• _WORK REQUEST_
Check each line of the data below for the word "Print", then extract the ones that have it.

• _GIVEN INFORMATION_
▼

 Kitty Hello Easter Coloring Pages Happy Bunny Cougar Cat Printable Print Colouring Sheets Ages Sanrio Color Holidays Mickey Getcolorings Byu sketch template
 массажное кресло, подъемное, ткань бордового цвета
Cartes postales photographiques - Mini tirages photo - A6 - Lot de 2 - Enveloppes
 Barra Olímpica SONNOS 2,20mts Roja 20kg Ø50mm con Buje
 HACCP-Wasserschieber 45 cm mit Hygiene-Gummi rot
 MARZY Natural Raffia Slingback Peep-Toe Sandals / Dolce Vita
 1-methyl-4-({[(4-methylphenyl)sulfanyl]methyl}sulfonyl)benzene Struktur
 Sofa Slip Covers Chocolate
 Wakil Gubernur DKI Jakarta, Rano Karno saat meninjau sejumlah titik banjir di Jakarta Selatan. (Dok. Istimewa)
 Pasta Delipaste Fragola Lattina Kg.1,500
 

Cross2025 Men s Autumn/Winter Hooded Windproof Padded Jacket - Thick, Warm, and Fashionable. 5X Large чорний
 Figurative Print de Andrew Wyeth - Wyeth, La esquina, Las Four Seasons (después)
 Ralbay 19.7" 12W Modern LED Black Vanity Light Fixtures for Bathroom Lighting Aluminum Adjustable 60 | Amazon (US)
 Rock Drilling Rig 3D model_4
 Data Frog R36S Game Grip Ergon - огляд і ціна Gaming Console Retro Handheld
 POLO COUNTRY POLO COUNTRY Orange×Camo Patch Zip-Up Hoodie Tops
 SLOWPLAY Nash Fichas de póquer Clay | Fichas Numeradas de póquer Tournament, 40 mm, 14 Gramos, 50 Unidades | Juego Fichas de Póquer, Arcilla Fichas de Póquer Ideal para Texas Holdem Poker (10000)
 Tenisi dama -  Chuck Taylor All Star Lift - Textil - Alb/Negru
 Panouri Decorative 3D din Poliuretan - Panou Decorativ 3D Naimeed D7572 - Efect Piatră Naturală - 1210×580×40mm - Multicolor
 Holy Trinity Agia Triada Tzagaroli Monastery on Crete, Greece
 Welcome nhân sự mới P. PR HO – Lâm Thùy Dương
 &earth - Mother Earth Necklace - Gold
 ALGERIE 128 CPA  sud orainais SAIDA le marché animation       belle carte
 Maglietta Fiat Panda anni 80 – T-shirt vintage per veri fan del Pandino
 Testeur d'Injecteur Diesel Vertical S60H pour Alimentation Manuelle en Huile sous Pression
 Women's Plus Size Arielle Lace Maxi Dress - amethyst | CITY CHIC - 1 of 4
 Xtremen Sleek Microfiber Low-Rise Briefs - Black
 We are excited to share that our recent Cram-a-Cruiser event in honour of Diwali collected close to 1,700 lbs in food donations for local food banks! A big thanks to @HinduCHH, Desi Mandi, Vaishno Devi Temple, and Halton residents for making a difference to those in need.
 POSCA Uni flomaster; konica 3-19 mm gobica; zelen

▲

• _SOLUTION TO THE PROBLEM_
 Kitty Hello Easter Coloring Pages Happy Bunny Cougar Cat Printable Print Colouring Sheets Ages Sanrio Color Holidays Mickey Getcolorings Byu sketch template
 Figurative Print de Andrew Wyeth - Wyeth, La esquina, Las Four Seasons (después)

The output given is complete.